3A and 3B show signal waveforms of the output signal y (n). 3A and 3B, the horizontal axis represents time (seconds), and the vertical axis represents amplitude. FIG. 3A shows a voice waveform of a female voice in a voice database sampled at 16 kHz. Moreover, bubble sound was used for the acoustic signal z (n) not shown. FIG. 3B is a signal waveform of the output signal y (n) when the control signal c (n) = 1. The value of m is 16. In the silent section around 4, 8, 12 seconds of the input audio signal x (n), the output signal y (n) is also a silent section. When attention is paid to the shape of the time decay curve of each speech waveform, it can be seen that the waveforms of the output signal y (n) and the input speech signal x (n) are similar. In this example, since the control signal c (n) = 1, the output signal y (n) becomes the output signal x _c (n) of the filter unit 4 (formula (2)). Since the output signal is an audio signal having an average power fluctuation for each frequency band of the input audio signal x (n), the meaning of the word is unknown, but the atmosphere of the word can be transmitted. Therefore, it is possible to convey the state of talking while hiding the content of the conversation. Furthermore, since the output signal y (n) is obtained by filtering the bubble sound with the feature amount of the input sound signal, it does not feel uncomfortable even if it is heard for a long time.
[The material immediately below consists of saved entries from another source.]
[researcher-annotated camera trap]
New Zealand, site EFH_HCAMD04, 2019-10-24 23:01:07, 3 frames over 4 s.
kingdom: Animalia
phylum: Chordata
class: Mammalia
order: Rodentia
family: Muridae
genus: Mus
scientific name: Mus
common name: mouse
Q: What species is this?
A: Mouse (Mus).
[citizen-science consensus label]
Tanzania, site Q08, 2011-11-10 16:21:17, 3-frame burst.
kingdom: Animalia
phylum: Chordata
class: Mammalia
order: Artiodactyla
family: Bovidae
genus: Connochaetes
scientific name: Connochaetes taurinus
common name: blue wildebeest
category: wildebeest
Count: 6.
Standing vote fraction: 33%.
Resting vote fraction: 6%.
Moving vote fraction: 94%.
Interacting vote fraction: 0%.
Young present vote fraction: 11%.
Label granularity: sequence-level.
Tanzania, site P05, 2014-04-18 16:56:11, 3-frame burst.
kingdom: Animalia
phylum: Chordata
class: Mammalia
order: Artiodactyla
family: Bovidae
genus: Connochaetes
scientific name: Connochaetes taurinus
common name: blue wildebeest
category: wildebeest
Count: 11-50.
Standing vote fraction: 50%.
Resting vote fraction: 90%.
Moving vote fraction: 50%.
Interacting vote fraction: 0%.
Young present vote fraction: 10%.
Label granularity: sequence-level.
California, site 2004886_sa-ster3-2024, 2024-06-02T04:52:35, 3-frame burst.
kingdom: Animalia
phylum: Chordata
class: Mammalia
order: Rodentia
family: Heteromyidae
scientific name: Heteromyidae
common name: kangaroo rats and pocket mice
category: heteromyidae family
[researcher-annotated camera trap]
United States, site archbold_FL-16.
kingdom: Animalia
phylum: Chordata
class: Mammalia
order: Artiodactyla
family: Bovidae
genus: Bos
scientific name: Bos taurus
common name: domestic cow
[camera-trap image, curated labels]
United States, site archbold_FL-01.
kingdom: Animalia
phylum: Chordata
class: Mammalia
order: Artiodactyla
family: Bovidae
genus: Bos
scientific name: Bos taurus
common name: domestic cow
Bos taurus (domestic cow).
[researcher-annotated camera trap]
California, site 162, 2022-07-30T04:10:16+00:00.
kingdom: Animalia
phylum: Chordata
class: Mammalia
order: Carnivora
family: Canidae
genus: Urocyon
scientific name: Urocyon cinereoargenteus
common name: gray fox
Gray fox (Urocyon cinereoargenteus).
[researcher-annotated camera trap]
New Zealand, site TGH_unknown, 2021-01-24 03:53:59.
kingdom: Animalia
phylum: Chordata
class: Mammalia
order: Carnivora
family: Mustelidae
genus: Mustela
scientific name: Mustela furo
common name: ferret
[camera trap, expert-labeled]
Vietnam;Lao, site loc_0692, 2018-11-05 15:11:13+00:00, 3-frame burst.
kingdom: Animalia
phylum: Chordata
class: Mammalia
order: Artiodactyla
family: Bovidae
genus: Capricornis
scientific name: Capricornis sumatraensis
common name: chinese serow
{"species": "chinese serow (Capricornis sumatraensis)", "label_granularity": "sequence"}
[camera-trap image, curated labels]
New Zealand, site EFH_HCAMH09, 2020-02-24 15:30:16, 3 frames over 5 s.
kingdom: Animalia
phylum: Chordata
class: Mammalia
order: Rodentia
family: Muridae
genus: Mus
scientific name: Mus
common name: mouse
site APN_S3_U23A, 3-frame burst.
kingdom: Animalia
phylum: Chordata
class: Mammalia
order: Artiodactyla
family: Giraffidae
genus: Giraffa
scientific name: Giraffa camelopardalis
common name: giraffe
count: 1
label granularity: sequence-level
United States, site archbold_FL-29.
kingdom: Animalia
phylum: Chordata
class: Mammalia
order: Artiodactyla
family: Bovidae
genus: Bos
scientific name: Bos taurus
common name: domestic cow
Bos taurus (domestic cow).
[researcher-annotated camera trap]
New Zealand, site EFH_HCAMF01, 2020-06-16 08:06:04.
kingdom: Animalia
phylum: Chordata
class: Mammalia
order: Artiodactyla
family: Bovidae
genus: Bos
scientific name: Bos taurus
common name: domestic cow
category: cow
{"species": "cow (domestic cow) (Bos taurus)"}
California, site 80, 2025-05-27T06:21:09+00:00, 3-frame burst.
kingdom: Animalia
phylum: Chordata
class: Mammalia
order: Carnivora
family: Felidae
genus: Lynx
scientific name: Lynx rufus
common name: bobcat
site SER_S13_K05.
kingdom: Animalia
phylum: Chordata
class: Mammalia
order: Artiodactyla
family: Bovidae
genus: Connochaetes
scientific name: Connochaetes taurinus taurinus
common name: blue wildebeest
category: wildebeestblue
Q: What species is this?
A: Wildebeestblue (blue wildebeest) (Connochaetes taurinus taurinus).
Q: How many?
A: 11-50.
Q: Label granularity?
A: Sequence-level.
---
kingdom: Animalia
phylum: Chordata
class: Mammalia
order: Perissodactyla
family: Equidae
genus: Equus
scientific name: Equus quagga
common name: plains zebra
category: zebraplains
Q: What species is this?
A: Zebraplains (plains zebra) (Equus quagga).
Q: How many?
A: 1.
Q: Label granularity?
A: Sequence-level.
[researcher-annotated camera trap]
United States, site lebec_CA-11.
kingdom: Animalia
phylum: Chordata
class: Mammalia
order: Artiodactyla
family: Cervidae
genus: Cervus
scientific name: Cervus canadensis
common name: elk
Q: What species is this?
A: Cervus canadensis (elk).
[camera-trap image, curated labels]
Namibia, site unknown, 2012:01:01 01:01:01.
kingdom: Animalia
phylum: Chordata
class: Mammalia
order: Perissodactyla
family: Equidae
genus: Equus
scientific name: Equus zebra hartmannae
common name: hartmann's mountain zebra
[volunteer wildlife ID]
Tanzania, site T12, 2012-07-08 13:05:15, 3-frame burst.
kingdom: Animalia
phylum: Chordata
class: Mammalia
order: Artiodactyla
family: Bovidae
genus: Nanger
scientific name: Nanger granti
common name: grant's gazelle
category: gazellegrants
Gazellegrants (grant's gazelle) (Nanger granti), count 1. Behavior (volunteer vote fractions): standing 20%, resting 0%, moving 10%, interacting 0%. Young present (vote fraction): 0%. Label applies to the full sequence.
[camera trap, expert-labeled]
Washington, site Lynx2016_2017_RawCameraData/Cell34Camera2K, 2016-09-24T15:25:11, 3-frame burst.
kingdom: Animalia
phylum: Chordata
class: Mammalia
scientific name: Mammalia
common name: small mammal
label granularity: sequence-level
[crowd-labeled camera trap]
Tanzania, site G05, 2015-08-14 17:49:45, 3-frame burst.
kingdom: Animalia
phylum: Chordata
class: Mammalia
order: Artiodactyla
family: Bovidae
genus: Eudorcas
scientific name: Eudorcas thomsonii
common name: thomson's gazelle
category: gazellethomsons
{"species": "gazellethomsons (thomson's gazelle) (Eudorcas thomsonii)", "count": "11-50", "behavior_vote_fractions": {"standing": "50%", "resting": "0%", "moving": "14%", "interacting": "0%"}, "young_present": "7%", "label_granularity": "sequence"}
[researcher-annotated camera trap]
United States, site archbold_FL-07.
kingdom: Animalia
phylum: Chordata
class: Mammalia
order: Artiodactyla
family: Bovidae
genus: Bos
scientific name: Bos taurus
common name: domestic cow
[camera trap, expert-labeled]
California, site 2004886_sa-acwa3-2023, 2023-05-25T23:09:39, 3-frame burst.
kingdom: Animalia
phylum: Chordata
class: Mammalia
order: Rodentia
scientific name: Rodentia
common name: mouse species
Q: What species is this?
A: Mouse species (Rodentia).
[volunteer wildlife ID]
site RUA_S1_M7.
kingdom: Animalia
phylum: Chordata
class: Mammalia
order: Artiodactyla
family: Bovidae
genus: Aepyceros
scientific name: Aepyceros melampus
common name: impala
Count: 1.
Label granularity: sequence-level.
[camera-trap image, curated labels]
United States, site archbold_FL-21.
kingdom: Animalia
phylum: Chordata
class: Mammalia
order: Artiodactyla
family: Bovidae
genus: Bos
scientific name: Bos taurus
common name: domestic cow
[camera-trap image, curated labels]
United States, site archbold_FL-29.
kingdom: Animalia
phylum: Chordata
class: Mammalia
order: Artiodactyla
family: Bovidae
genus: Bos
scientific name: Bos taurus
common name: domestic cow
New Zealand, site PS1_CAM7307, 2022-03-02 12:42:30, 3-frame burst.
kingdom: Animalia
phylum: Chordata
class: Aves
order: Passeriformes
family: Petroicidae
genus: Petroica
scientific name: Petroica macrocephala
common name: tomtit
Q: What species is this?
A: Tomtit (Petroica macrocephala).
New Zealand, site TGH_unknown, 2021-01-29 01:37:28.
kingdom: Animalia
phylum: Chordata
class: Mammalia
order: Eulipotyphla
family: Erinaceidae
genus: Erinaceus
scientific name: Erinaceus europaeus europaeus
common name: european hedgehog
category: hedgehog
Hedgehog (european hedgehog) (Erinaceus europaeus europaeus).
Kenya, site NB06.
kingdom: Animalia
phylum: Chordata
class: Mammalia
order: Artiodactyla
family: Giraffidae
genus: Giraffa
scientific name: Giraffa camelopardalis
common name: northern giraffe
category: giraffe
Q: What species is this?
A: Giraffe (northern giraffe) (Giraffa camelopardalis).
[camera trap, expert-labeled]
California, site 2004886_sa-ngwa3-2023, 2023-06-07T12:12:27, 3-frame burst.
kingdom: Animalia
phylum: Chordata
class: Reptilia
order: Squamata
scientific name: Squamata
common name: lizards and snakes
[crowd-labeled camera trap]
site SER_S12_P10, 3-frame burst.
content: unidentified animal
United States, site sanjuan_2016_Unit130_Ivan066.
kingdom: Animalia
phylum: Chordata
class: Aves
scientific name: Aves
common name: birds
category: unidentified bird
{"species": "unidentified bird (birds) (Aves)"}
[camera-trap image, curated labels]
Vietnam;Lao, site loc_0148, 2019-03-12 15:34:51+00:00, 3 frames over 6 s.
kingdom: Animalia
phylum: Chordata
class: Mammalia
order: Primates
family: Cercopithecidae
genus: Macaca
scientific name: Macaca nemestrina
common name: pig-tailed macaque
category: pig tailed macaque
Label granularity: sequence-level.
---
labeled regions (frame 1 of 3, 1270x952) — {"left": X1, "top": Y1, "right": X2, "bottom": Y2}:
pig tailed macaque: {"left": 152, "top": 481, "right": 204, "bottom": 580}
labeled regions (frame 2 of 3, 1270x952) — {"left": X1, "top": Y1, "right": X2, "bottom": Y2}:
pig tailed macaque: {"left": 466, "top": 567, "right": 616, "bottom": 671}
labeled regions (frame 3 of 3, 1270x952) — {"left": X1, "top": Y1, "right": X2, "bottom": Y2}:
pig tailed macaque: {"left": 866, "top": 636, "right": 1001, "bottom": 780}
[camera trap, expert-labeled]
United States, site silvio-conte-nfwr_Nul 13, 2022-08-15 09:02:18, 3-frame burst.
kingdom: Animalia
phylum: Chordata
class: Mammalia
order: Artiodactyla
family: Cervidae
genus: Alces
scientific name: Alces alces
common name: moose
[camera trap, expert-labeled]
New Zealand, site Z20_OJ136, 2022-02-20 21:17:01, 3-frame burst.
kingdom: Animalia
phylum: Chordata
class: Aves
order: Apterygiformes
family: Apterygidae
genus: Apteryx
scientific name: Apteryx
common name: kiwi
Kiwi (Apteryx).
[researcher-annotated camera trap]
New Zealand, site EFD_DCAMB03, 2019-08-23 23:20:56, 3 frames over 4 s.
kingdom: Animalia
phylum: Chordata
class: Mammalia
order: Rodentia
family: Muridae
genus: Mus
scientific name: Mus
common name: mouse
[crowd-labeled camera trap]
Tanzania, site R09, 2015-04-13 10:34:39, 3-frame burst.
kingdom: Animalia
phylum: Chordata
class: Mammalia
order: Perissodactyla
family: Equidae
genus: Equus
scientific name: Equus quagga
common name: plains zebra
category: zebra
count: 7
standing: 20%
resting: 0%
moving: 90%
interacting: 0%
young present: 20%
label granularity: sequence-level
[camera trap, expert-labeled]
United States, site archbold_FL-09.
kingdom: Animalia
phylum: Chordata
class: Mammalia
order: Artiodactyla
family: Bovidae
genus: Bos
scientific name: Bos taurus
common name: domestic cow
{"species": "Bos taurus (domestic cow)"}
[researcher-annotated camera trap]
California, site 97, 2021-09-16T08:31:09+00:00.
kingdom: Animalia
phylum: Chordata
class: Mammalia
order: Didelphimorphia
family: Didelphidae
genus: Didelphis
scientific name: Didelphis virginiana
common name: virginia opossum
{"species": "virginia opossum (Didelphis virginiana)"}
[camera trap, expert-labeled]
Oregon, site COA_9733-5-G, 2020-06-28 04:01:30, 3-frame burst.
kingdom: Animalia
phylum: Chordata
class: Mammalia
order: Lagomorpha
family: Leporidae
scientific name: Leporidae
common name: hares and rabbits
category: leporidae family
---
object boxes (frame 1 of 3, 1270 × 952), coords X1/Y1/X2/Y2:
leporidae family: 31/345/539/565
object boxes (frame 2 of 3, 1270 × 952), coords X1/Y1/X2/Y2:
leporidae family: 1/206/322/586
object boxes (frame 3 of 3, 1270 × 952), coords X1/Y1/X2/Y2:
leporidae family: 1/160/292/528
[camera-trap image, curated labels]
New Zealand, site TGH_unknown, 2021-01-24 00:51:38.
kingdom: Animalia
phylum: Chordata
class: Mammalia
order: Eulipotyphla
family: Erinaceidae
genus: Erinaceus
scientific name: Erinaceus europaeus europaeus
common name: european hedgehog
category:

なお、帯域分割部２の周波数分析手段として、フィルタバンク分析を用いた例で説明を行ったが、短時間フーリエ変換やウェーブレット変換を用いても良い。また、音響信号ｚ（ｎ）は、外部から供給される例で説明を行ったが、図１中に破線で示す様に、コミュニケーション音声処理装置２１０内に信号保存部７を設け、音響信号ｚ（ｎ）を保存しておいても良い。 In addition, although the example which used the filter bank analysis was demonstrated as a frequency analysis means of the band division part 2, you may use short-time Fourier transform and wavelet transform. The acoustic signal z (n) has been described with an example of being supplied from the outside. However, as shown by a broken line in FIG. 1, the signal storage unit 7 is provided in the communication voice processing device 210, and the acoustic signal z (N) may be stored.

実施例1は、明瞭度設定部５に設定された明瞭度に応じてフィルタ部の出力信号と入力音声信号との配分を変えて出力信号ｙ（ｎ）を生成する。以降、この機能を説明の便宜上プライバシー機能と称する。実施例１では、このプライバシー機能の動作は常時行なわれ、選択の余地が無い。例えば、プライバシーの保護の必要の無い幼児の見守り等にこの発明のコミュニケーション音声処理装置を用いる場合に、実施例１の構成では使い難い場合もある。そこで、このプライバシー機能を選択的にＯＮ/ＯＦＦ出来るようにした実施例２を次に説明する。 In the first embodiment, the output signal y (n) is generated by changing the distribution of the output signal of the filter unit and the input audio signal according to the clarity set in the clarity setting unit 5. Hereinafter, this function is referred to as a privacy function for convenience of explanation. In the first embodiment, the privacy function is always operated and there is no room for selection. For example, when the communication speech processing apparatus of the present invention is used for watching an infant who does not need privacy protection, the configuration of the first embodiment may be difficult to use. A second embodiment in which the privacy function can be selectively turned on / off will be described below.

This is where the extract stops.